Lines of data:
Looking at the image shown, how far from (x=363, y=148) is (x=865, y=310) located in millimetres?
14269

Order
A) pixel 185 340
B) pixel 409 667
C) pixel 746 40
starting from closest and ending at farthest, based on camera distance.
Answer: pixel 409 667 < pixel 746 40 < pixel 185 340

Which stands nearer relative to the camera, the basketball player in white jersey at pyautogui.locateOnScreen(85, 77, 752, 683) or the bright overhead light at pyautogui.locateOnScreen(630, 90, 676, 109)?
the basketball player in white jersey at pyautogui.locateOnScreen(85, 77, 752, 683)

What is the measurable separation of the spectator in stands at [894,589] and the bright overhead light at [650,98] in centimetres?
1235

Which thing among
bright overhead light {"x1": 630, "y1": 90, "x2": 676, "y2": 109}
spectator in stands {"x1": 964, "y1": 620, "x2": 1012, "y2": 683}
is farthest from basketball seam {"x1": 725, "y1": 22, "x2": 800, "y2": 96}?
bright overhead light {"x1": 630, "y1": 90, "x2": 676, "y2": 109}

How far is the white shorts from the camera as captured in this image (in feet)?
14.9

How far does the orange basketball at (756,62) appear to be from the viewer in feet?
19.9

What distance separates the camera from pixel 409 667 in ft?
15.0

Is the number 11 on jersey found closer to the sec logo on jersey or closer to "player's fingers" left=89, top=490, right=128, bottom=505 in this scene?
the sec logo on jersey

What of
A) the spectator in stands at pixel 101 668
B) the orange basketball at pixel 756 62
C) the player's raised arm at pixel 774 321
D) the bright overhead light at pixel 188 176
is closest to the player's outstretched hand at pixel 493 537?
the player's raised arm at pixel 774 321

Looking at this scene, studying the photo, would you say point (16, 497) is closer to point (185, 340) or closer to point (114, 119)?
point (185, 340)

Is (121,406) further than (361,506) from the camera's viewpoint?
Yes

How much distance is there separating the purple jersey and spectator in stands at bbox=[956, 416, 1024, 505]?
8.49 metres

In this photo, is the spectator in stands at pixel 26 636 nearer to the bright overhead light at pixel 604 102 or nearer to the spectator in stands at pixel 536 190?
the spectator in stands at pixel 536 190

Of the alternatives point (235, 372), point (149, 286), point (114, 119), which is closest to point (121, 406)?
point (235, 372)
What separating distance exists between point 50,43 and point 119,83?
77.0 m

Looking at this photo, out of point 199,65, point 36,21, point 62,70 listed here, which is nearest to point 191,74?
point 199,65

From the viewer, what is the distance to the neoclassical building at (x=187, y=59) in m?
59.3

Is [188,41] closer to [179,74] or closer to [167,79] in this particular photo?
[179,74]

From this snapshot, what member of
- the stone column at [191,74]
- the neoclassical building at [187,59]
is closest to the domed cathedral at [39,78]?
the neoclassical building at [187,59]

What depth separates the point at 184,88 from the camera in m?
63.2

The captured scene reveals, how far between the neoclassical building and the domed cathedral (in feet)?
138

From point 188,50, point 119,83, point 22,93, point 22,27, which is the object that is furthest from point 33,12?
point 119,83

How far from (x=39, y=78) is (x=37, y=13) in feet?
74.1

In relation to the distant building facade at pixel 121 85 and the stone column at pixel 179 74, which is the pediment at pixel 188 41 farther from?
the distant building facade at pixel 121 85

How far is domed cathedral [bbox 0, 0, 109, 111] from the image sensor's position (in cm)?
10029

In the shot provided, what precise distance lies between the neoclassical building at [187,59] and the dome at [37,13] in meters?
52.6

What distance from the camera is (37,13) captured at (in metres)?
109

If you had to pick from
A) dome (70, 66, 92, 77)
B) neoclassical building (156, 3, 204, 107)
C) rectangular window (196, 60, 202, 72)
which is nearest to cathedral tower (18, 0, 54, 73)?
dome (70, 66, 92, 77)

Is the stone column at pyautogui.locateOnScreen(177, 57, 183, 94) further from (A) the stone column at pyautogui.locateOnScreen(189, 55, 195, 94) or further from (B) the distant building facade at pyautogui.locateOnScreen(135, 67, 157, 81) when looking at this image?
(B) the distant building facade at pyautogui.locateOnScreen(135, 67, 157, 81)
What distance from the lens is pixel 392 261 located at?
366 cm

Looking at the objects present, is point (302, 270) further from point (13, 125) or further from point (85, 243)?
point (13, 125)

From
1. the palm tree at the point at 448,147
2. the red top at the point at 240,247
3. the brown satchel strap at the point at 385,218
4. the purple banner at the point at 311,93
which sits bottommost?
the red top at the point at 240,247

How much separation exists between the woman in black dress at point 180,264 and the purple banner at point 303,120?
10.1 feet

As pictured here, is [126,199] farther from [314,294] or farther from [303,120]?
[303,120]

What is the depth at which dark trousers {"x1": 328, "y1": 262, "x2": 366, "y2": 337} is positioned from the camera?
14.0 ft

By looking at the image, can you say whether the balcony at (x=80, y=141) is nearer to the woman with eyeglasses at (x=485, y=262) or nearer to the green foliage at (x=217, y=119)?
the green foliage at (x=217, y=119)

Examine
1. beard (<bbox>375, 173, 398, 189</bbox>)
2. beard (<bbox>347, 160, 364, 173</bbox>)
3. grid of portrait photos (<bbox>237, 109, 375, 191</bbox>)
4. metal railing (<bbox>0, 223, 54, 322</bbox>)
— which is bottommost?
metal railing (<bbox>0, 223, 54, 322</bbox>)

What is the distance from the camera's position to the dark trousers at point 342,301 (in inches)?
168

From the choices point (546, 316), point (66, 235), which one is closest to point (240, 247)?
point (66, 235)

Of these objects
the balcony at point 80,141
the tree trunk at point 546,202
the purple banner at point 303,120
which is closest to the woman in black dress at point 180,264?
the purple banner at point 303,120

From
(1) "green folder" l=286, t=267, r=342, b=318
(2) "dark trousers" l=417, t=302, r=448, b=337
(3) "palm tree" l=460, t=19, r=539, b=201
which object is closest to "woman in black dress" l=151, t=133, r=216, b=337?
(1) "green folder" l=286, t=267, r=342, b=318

- _What you should do_:
Copy every line of the entries above verbatim, with no changes.

- _Task result_:
Looking at the image shown, how far from (x=363, y=148) is (x=865, y=310) located in millimetres?
14269

Order
A) pixel 185 340
B) pixel 409 667
C) pixel 746 40
starting from closest and ending at farthest, based on camera distance.
Answer: pixel 409 667 < pixel 746 40 < pixel 185 340

Which stands nearer relative to the camera, the basketball player in white jersey at pyautogui.locateOnScreen(85, 77, 752, 683) or the bright overhead light at pyautogui.locateOnScreen(630, 90, 676, 109)?
the basketball player in white jersey at pyautogui.locateOnScreen(85, 77, 752, 683)

What is the measurable separation of the spectator in stands at [894,589] and the bright overhead light at [650,98] in centimetres?
1235

Which thing among
bright overhead light {"x1": 630, "y1": 90, "x2": 676, "y2": 109}
spectator in stands {"x1": 964, "y1": 620, "x2": 1012, "y2": 683}
is farthest from basketball seam {"x1": 725, "y1": 22, "x2": 800, "y2": 96}?
bright overhead light {"x1": 630, "y1": 90, "x2": 676, "y2": 109}

How far is the white shorts from the camera as captured in this image (in feet)?
14.9

How far does the orange basketball at (756,62) appear to be from the viewer in feet?
19.9

What distance separates the camera from pixel 409 667 in ft?
15.0

Is the number 11 on jersey found closer to the sec logo on jersey or closer to "player's fingers" left=89, top=490, right=128, bottom=505 in this scene?
the sec logo on jersey

What of
A) the spectator in stands at pixel 101 668
B) the orange basketball at pixel 756 62
C) the player's raised arm at pixel 774 321
D) the bright overhead light at pixel 188 176
is closest to the player's outstretched hand at pixel 493 537?
the player's raised arm at pixel 774 321

Looking at this scene, studying the photo, would you say point (16, 497) is closer to point (185, 340) or closer to point (114, 119)?
point (185, 340)

Is (121,406) further than (361,506) from the camera's viewpoint?
Yes

How much distance is there separating the purple jersey and spectator in stands at bbox=[956, 416, 1024, 505]?
8.49 metres

In this photo, is the spectator in stands at pixel 26 636 nearer to the bright overhead light at pixel 604 102 or nearer to the spectator in stands at pixel 536 190?
the spectator in stands at pixel 536 190

Of the alternatives point (235, 372), point (149, 286), point (114, 119), which is closest to point (121, 406)?
point (235, 372)
What separating distance exists between point 50,43 and point 119,83?
77.0 m

Looking at this photo, out of point 199,65, point 36,21, point 62,70 listed here, which is nearest to point 191,74?
point 199,65

From the viewer, what is the distance to the neoclassical building at (x=187, y=59) in m?
59.3

Is [188,41] closer to [179,74] or closer to [167,79] in this particular photo?
[179,74]

From this snapshot, what member of
- the stone column at [191,74]
- the neoclassical building at [187,59]
is closest to the domed cathedral at [39,78]?
the neoclassical building at [187,59]

What depth separates the point at 184,88 from the camera in m?
63.2

The captured scene reveals, how far between the neoclassical building and the domed cathedral (in feet)?
138

From point 188,50, point 119,83, point 22,93, point 22,27, which is the object that is furthest from point 33,12?
point 119,83

How far from (x=39, y=78) is (x=37, y=13) in feet?
74.1

In relation to the distant building facade at pixel 121 85 and the stone column at pixel 179 74, which is the pediment at pixel 188 41 farther from?
the distant building facade at pixel 121 85

How far is domed cathedral [bbox 0, 0, 109, 111] from the image sensor's position (in cm)?
10029

In the shot provided, what precise distance lies between the neoclassical building at [187,59] and the dome at [37,13] in meters?
52.6

What distance from the camera is (37,13) captured at (in metres)?
109

If you had to pick from
A) dome (70, 66, 92, 77)
B) neoclassical building (156, 3, 204, 107)
C) rectangular window (196, 60, 202, 72)
which is nearest to cathedral tower (18, 0, 54, 73)?
dome (70, 66, 92, 77)

Is the stone column at pyautogui.locateOnScreen(177, 57, 183, 94) further from (A) the stone column at pyautogui.locateOnScreen(189, 55, 195, 94) or further from (B) the distant building facade at pyautogui.locateOnScreen(135, 67, 157, 81) when looking at this image?
(B) the distant building facade at pyautogui.locateOnScreen(135, 67, 157, 81)
What distance from the lens is pixel 392 261 located at?
366 cm

Looking at the objects present, is point (302, 270) further from point (13, 125) or further from point (85, 243)?
point (13, 125)

From
1. the palm tree at the point at 448,147
2. the red top at the point at 240,247
3. the brown satchel strap at the point at 385,218
4. the purple banner at the point at 311,93
which sits bottommost?
the red top at the point at 240,247

How much separation exists between the woman in black dress at point 180,264 and the purple banner at point 303,120?
10.1 feet

As pictured here, is [126,199] farther from [314,294] or farther from [303,120]?
[303,120]

What is the depth at which dark trousers {"x1": 328, "y1": 262, "x2": 366, "y2": 337} is positioned from the camera?
14.0 ft

By looking at the image, can you say whether the balcony at (x=80, y=141) is nearer to the woman with eyeglasses at (x=485, y=262) or nearer to the green foliage at (x=217, y=119)?
the green foliage at (x=217, y=119)

Examine
1. beard (<bbox>375, 173, 398, 189</bbox>)
2. beard (<bbox>347, 160, 364, 173</bbox>)
3. grid of portrait photos (<bbox>237, 109, 375, 191</bbox>)
4. metal railing (<bbox>0, 223, 54, 322</bbox>)
— which is bottommost?
metal railing (<bbox>0, 223, 54, 322</bbox>)

What is the distance from the camera's position to the dark trousers at point 342,301 (in inches)?
168

From the choices point (546, 316), point (66, 235), which one is closest to point (240, 247)?
point (66, 235)

Of these objects
the balcony at point 80,141
the tree trunk at point 546,202
the purple banner at point 303,120
which is closest to the woman in black dress at point 180,264?
the purple banner at point 303,120

From
(1) "green folder" l=286, t=267, r=342, b=318
(2) "dark trousers" l=417, t=302, r=448, b=337
(3) "palm tree" l=460, t=19, r=539, b=201
which object is closest to "woman in black dress" l=151, t=133, r=216, b=337?
(1) "green folder" l=286, t=267, r=342, b=318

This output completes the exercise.